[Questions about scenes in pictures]

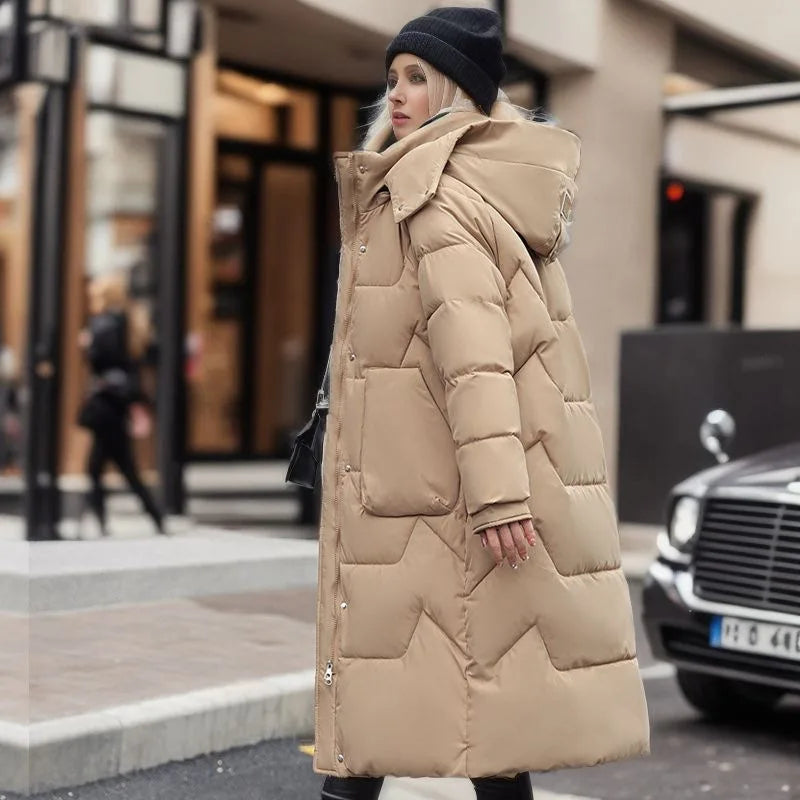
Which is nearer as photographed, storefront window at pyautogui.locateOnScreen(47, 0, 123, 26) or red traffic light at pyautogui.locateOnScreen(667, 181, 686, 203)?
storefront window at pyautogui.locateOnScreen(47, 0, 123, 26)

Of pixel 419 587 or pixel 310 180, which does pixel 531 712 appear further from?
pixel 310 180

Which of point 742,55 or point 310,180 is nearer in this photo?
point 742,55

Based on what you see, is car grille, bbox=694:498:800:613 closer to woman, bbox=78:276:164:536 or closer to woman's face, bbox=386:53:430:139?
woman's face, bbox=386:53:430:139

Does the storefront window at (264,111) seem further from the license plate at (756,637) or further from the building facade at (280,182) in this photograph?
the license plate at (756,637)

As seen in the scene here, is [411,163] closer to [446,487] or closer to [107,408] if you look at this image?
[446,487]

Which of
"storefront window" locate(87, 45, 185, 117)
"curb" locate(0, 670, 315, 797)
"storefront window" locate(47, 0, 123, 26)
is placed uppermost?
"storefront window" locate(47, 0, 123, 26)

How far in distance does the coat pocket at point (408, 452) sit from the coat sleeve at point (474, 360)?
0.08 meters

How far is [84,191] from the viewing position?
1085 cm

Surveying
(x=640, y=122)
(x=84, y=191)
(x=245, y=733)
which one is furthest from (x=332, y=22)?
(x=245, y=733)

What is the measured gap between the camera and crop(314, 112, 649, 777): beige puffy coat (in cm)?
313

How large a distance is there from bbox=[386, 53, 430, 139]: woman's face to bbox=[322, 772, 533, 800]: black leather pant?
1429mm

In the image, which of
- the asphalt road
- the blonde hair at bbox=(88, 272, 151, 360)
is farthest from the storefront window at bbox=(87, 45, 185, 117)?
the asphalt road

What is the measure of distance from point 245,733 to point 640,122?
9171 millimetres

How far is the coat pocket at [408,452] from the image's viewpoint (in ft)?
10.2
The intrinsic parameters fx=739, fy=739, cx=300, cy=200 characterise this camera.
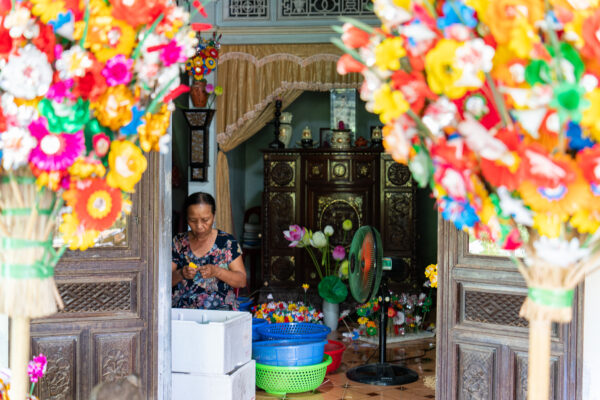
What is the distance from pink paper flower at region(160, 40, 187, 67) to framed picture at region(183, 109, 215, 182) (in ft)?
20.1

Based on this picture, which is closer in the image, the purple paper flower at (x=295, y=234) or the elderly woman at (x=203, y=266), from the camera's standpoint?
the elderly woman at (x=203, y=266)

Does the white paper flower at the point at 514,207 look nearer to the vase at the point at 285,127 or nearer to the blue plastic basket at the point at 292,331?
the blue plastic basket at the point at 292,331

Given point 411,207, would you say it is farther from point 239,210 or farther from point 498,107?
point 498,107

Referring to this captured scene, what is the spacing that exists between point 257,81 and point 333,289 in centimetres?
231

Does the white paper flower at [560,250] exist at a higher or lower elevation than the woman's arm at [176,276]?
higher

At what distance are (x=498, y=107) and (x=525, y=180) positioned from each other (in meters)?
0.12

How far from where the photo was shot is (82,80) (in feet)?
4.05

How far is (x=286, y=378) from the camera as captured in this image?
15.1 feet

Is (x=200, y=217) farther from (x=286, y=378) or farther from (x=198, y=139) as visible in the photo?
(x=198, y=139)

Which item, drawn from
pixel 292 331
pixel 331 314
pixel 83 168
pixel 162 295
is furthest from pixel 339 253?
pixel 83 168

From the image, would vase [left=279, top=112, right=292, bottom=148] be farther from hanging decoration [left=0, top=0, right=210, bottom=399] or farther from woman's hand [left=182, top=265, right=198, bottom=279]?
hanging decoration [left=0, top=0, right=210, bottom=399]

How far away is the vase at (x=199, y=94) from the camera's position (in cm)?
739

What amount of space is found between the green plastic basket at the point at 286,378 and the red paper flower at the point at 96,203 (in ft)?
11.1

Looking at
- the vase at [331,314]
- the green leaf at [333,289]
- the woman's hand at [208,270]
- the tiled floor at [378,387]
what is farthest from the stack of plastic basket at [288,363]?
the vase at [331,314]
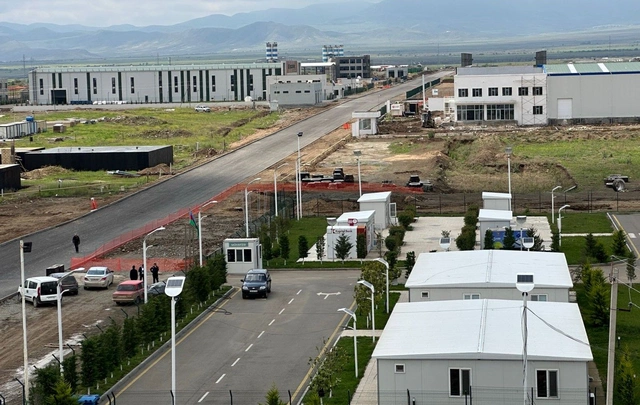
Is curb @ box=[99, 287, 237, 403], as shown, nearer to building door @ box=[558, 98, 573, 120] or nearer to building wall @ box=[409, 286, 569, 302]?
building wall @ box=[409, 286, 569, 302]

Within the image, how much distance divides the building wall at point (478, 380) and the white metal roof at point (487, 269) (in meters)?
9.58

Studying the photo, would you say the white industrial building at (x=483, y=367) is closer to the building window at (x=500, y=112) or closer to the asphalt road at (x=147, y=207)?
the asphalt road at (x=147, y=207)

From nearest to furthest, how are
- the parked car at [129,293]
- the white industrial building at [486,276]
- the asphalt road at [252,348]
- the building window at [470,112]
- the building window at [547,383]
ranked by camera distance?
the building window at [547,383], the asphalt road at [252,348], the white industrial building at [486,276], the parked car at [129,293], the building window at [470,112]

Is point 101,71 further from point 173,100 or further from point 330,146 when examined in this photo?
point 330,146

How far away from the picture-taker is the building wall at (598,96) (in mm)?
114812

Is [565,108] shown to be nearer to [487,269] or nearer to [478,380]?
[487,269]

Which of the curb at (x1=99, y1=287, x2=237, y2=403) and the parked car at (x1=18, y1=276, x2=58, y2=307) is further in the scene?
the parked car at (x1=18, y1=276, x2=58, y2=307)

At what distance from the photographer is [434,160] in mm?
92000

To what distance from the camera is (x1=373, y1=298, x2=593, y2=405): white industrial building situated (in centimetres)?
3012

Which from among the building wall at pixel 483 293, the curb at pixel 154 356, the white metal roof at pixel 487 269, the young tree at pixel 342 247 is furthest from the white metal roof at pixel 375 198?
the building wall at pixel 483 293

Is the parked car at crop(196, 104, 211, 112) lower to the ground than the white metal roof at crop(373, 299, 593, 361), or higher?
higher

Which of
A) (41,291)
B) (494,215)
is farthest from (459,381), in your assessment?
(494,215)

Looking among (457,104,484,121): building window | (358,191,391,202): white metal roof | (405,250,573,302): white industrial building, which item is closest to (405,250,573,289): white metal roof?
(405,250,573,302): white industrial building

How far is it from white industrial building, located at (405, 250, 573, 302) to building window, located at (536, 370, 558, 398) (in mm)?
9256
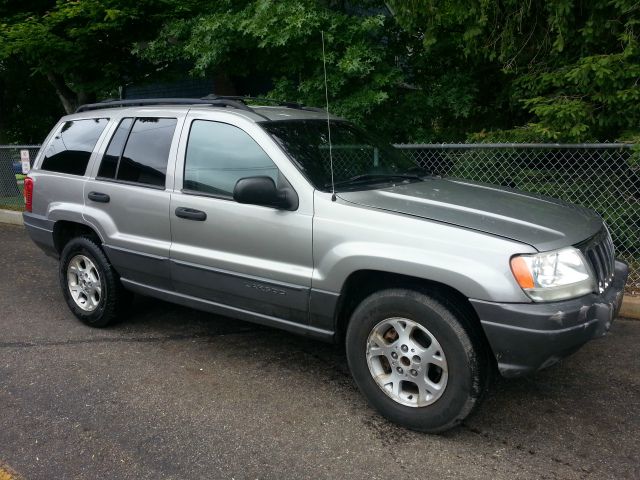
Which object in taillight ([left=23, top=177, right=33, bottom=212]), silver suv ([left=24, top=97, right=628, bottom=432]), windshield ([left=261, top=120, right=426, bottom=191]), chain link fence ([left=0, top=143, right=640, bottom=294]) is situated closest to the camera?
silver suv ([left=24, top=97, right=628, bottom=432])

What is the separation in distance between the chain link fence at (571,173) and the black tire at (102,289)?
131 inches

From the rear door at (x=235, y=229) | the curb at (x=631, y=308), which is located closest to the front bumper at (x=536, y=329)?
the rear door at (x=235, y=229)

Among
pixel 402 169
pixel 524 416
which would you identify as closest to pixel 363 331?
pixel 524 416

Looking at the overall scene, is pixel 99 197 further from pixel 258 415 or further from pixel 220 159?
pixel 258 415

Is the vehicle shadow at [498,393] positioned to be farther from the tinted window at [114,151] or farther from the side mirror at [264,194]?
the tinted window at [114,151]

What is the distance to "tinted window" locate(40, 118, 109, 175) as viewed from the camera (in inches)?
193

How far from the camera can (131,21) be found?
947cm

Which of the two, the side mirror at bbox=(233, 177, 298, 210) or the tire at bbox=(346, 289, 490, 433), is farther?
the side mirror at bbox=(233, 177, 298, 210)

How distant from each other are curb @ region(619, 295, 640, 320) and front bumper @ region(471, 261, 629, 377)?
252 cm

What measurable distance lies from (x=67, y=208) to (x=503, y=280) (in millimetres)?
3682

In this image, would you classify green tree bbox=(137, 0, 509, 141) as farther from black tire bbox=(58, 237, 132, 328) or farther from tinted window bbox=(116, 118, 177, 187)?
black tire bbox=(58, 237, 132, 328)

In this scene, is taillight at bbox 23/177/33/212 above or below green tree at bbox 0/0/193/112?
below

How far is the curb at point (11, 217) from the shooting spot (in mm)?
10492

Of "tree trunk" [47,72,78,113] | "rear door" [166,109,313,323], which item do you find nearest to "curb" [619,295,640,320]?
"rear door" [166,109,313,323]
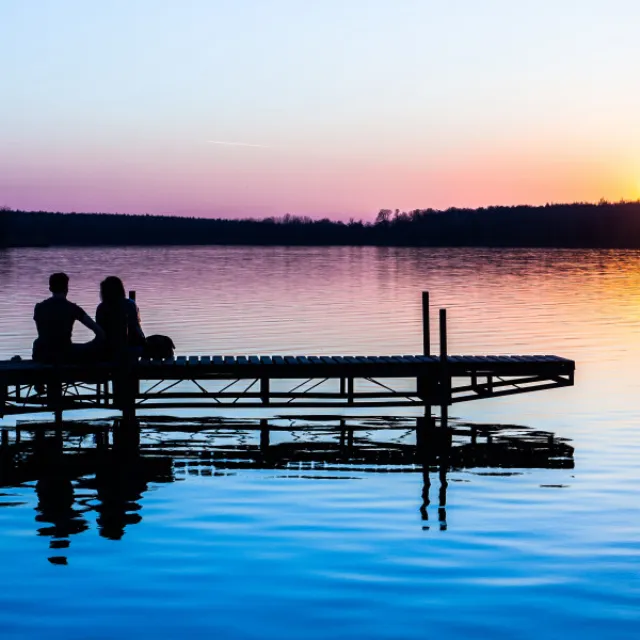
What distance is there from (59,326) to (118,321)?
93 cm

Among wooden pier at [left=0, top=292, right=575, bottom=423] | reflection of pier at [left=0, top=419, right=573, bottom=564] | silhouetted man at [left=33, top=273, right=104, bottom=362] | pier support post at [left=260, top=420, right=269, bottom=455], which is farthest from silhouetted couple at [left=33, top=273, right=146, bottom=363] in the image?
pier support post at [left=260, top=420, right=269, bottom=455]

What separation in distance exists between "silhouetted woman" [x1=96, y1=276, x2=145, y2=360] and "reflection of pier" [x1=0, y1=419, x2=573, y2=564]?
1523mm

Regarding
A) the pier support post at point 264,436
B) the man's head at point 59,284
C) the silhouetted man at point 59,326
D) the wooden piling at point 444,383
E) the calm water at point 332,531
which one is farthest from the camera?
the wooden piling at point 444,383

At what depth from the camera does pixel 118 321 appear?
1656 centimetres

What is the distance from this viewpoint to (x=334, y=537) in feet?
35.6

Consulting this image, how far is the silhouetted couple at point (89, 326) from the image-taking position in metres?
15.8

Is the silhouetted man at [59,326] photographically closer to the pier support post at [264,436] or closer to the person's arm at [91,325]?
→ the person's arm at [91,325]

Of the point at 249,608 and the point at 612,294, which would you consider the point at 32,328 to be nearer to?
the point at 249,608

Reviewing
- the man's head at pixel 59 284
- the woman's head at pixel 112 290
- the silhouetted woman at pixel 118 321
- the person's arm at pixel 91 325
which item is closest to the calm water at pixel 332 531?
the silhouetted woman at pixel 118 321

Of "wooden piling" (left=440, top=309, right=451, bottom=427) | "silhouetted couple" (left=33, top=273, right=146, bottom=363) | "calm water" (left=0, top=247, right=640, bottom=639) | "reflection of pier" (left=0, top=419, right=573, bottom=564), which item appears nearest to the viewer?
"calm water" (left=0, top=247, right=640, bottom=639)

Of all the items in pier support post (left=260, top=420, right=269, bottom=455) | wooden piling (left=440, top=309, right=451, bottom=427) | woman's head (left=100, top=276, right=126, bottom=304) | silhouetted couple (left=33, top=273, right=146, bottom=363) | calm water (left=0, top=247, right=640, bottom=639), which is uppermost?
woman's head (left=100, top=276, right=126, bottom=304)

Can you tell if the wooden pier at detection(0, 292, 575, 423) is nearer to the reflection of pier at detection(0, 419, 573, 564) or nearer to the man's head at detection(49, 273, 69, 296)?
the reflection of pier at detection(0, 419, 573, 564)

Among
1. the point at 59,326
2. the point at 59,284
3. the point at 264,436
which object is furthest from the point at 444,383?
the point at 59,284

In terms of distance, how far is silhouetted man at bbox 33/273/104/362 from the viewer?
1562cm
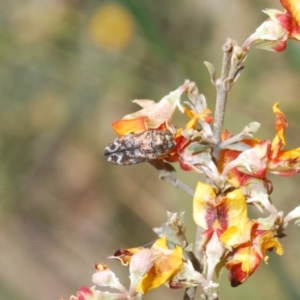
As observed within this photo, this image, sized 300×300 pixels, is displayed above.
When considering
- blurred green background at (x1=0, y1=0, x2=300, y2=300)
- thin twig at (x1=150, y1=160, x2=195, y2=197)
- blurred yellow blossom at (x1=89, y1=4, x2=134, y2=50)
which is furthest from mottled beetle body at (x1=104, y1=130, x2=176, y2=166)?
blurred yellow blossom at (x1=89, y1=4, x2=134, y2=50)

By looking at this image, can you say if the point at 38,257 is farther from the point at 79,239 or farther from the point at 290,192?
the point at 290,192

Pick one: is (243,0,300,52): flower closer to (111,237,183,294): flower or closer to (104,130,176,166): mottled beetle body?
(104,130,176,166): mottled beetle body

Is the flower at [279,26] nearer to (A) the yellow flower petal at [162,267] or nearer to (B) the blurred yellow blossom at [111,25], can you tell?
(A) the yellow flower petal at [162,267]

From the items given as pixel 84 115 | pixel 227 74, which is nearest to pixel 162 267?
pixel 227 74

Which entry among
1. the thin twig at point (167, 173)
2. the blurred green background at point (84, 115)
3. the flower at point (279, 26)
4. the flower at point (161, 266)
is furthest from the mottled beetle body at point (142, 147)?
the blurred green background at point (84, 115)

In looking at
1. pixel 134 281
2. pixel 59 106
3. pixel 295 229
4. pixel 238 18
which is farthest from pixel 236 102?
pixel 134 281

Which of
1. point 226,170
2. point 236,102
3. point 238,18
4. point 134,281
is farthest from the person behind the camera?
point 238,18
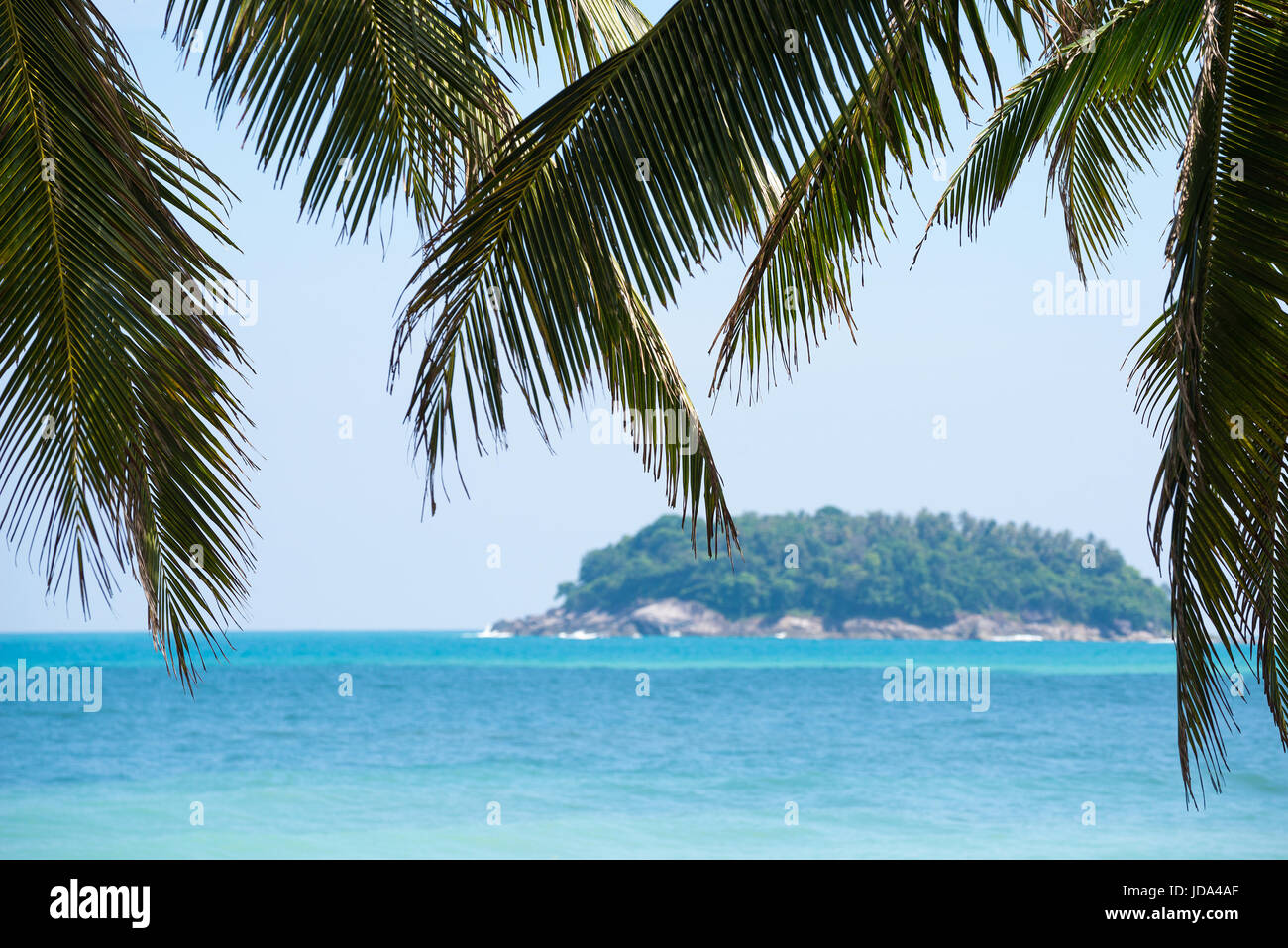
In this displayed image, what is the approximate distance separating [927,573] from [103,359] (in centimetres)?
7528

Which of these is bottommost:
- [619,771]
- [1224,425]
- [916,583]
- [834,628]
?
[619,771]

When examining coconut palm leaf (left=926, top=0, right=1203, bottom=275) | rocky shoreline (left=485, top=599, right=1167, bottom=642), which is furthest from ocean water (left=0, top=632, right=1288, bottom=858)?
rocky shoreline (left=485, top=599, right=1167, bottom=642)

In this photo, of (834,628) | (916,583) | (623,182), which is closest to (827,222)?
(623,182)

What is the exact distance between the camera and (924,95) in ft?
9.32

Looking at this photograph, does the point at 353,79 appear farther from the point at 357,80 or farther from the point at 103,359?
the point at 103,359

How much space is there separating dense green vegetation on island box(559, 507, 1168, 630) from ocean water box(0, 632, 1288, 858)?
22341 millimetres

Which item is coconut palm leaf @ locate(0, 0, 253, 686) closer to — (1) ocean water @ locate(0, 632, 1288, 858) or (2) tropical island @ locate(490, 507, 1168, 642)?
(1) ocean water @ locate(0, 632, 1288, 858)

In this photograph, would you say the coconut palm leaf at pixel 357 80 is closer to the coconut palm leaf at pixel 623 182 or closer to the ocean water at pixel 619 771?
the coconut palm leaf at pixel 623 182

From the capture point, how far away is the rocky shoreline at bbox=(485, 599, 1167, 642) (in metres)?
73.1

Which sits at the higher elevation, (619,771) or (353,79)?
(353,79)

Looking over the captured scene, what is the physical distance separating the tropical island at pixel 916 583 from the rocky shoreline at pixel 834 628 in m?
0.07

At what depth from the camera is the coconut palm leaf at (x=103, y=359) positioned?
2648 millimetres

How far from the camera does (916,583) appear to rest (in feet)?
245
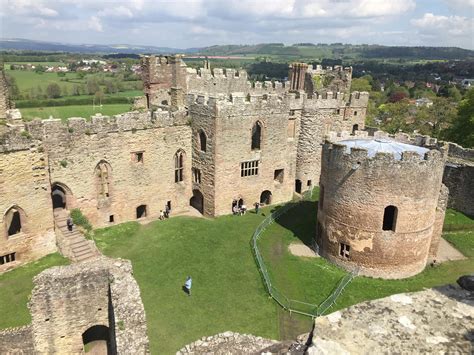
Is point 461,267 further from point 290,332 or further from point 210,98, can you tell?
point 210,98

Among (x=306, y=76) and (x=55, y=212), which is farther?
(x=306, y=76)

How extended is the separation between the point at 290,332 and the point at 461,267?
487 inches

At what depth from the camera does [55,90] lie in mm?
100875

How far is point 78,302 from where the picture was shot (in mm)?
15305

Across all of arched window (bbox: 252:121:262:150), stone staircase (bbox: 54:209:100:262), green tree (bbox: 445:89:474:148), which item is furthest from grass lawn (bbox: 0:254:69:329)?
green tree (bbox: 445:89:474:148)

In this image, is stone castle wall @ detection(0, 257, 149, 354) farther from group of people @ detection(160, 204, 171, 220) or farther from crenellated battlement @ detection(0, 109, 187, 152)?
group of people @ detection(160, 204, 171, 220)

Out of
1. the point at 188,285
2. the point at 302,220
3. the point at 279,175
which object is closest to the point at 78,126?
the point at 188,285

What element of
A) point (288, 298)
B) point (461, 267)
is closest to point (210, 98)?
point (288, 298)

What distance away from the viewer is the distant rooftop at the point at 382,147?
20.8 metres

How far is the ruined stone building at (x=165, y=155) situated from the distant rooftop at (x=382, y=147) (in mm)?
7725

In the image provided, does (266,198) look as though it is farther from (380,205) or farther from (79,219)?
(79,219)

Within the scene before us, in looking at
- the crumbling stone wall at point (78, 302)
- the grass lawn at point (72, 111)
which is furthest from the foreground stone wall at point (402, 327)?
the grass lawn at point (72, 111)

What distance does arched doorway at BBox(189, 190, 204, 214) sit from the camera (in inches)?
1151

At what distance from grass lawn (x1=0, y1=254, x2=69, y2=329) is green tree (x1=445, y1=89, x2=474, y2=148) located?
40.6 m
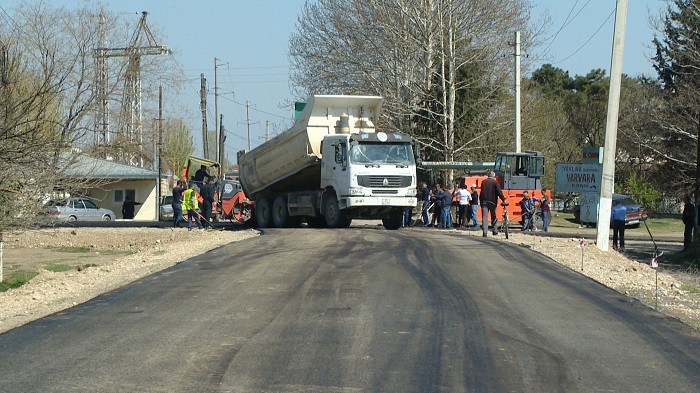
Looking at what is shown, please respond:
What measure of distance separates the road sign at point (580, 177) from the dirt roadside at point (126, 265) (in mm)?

**Your objective**
Swap "road sign" for "street sign" in everything from the line containing "At what distance from grass" down to the end of the listing, and reproduce those lines with nothing else changed. Leave the pictures out of your answer.

**Result of the task**
At what distance from grass lawn (x1=0, y1=254, x2=69, y2=329) is green tree (x1=445, y1=89, x2=474, y2=148) located?
40.6 m
Looking at what is shown, please respond:
What measure of distance separates the street sign at point (580, 177) from the dirt roadside at point (126, 265) (in mm)?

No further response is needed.